Lipid or polymer-based (natural biodegradable) are used for encapsulation for nutraceuticals. Types of polymers used include collagen, gelatin, and albumin.

==== Ethyl alcohol absorption ====
Relatively new research involves the encapsulation of digestive enzymes within a non-toxic polymer shell. The enzyme filled nanoshell has been proven in lab mice to absorb ethyl alcohol from the bloodstream, therefore resulting in reduced blood alcohol levels. It has been concluded that the particles act as organelles, which proposes other benefits to enzyme therapies. This discovery is introducing other studies, such as encapsulation methods for hair loss.

=== Self-healing materials ===
For materials such as components in microelectronics, polymeric coatings, and adhesives, nanocapsules can reduce damage caused by high loads. The healing of cracks within these materials is alleviated by dispersing nanocapsules within the polymer.
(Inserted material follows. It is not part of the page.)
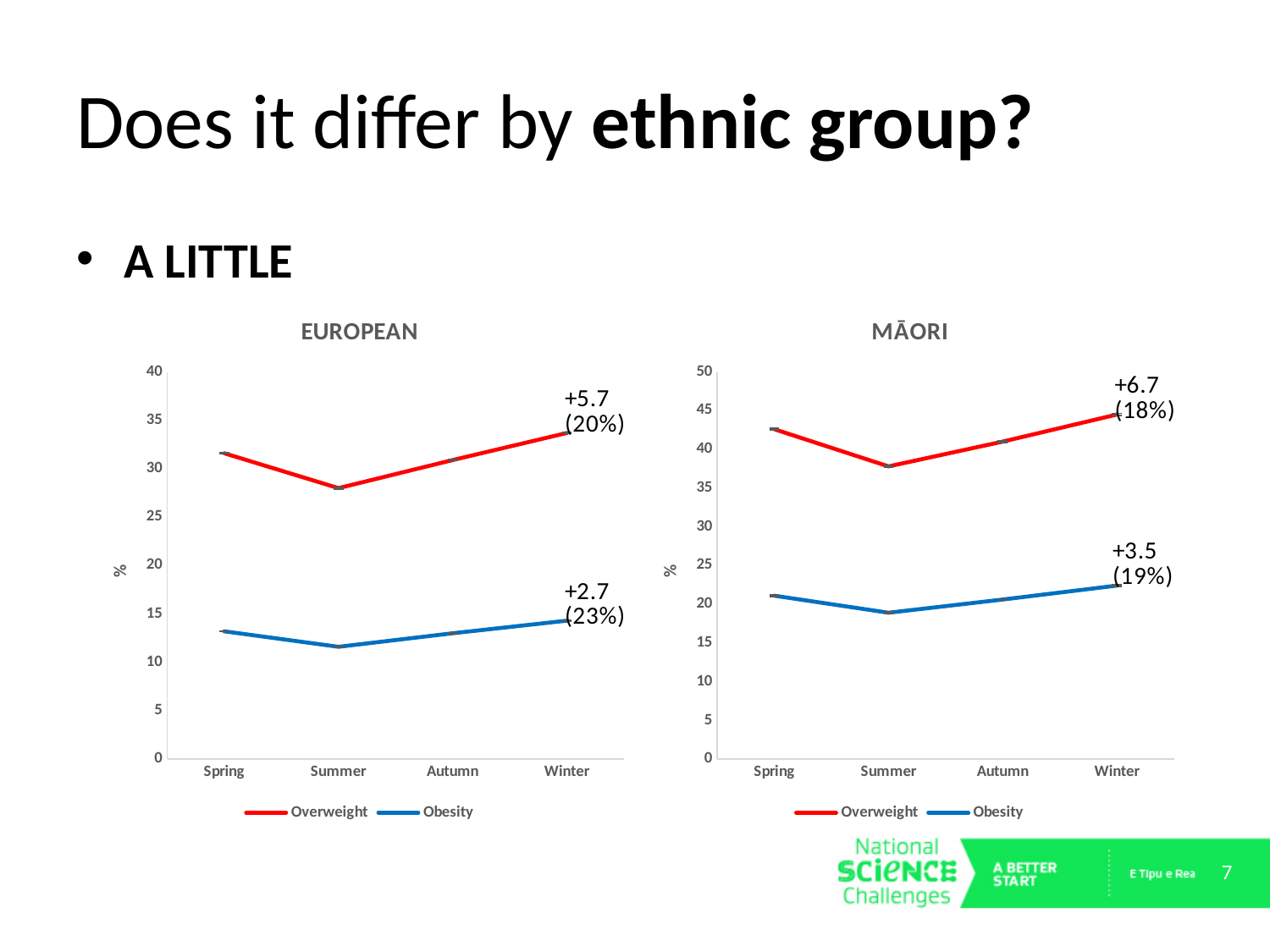
In the EUROPEAN chart, does the Overweight line rise or fall from Summer to Winter? rise In the EUROPEAN chart, is the Overweight value for Summer greater or less than 30? less In the MĀORI chart, is the Overweight value for Spring greater or less than 40? greater In the MĀORI chart, in which season is the Overweight value highest? Winter In the MĀORI chart, is the Obesity value for Winter greater or less than 20? greater In the EUROPEAN chart, what annotation is printed next to the Overweight line at Winter? +5.7 (20%) How many series does the legend of the MĀORI chart list? 2 How many categories are on the x axis of the EUROPEAN chart? 4 What kind of chart is the EUROPEAN chart? line chart In the EUROPEAN chart, in which season is the Overweight value lowest? Summer In the MĀORI chart, what annotation is printed next to the Obesity line at Winter? +3.5 (19%) In the MĀORI chart, in which season is the Obesity value lowest? Summer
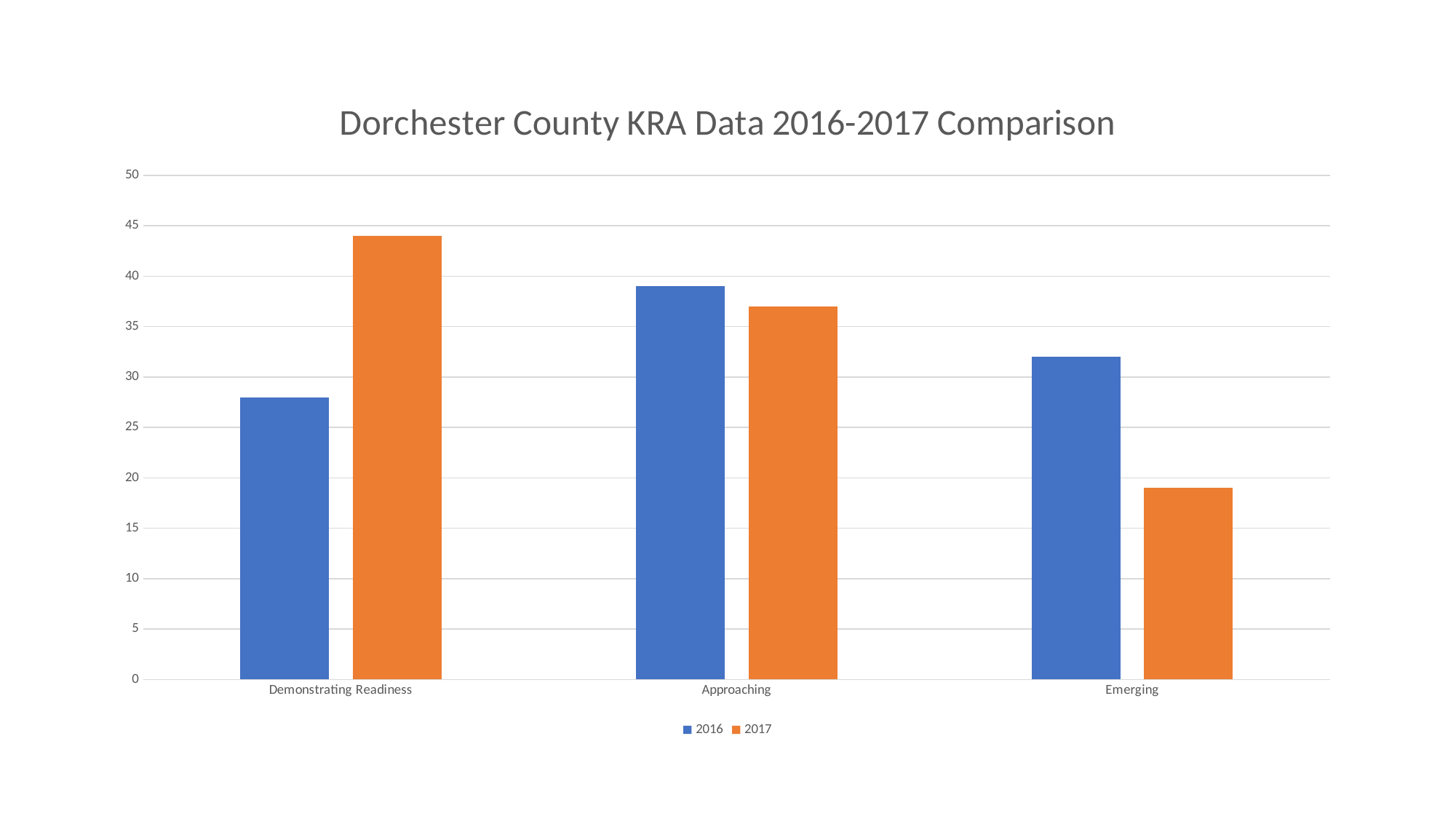
Is the 2016 value for Demonstrating Readiness greater or less than 30? less Which category has the lowest value for the 2016 series? Demonstrating Readiness What kind of chart is shown on the slide? bar chart How many categories are shown on the x axis? 3 How many series does the legend list? 2 Is the 2017 value for Demonstrating Readiness greater or less than 40? greater What is the title of the chart? Dorchester County KRA Data 2016-2017 Comparison For Emerging, which series has the larger value, 2016 or 2017? 2016 Which category has the lowest value for the 2017 series? Emerging For Demonstrating Readiness, which series has the larger value, 2016 or 2017? 2017 Which category has the highest value for the 2017 series? Demonstrating Readiness Which category has the highest value for the 2016 series? Approaching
The healing substances include dicyclopentadiene (DCPD), which is prepared on site within the material by sonication. The nanoencapsulated material is first emulsified within the host material by creating an oil-in-water self-healing epoxy. The emulsified material is then agitated within the host material to form particles which then bond to the host material.

=== Concerns of use ===
As of 2016, it is unknown what the impacts of nano-sized materials are to human health and the environment. It is only via chemical risk and toxic assessments over time can affirm any effects. The measures for testing are currently insufficient, and the approval for the use of nanoparticles, especially in food, is ambiguous.